Hubungan PFAS dengan Kanker

Demi membuat lompatan ini, para peneliti diberi akses ke database Studi Kelompok Multietnis, yang mencakup survei perkembangan kanker di lebih dari 200 ribu penduduk Hawaii dan Los Angeles, California, yang dirangkum Universitas Hawaii.

Pencarian mereka dipersempit jadi 100 peserta survei, dengan 50 di antaranya mengidap kanker hati dan sisanya tidak. Para peneliti mencari jejak bahan kimia "forever" yang ada di dalam tubuh sebelum kelompok penderita kanker jadi sakit.

Mereka dilaporkan menemukan beberapa jenis PFAS di antara peserta, dengan PFOS muncul paling menonjol di antara mereka dalam kelompok dengan kanker hati.

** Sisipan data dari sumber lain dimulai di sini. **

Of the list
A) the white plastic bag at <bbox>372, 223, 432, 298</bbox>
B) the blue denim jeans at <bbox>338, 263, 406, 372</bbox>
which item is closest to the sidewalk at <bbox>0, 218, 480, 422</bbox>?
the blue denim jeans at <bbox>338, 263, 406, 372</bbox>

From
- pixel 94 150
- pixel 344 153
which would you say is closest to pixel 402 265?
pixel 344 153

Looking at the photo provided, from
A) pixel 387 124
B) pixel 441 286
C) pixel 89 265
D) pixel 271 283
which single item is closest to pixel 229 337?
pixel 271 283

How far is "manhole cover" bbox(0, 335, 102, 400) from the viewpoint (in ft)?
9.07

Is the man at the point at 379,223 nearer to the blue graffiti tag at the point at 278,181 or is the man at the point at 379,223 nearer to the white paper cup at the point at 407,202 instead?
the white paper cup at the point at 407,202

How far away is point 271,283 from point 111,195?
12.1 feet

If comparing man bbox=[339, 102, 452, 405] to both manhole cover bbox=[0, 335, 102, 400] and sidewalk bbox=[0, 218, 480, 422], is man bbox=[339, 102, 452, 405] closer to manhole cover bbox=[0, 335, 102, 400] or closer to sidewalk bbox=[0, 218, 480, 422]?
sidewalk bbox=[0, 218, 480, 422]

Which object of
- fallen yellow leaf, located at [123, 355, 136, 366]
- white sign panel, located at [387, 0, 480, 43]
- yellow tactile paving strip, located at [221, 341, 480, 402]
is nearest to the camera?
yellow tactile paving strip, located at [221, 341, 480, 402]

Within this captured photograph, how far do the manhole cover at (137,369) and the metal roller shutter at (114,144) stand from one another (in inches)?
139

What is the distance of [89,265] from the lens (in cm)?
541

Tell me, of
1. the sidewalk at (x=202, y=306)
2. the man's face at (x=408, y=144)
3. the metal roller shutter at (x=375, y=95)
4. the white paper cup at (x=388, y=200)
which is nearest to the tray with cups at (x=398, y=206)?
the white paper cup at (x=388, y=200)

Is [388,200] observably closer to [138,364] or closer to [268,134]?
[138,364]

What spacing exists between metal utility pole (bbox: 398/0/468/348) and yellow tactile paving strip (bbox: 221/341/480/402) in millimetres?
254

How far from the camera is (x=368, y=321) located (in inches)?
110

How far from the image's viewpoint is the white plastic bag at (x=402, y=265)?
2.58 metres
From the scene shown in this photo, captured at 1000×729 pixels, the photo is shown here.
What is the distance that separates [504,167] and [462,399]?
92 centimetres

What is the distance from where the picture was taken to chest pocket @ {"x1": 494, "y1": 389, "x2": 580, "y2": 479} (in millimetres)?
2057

Penyelidikan tersebut mengungkap bahwa mereka yang termasuk dalam 10 persen teratas dari paparan PFOS 4,5 kali lebih mungkin mengembangkan karsinoma hepatoseluler dibandingkan dengan mereka yang paling sedikit paparan.

Hubungan yang jelas antara PFAS dan kanker pada manusia sangat penting untuk dibuktikan dalam studi lebih lanjut tentang bagaimana bahan kimia ini mengganggu proses biologis. Berdasarkan temuan saat ini, para ilmuwan USC percaya bahwa paparan konsentrasi tinggi PFOS telah mengganggu kemampuan hati untuk memetabolisme glukosa, asam empedu, dan asam amino.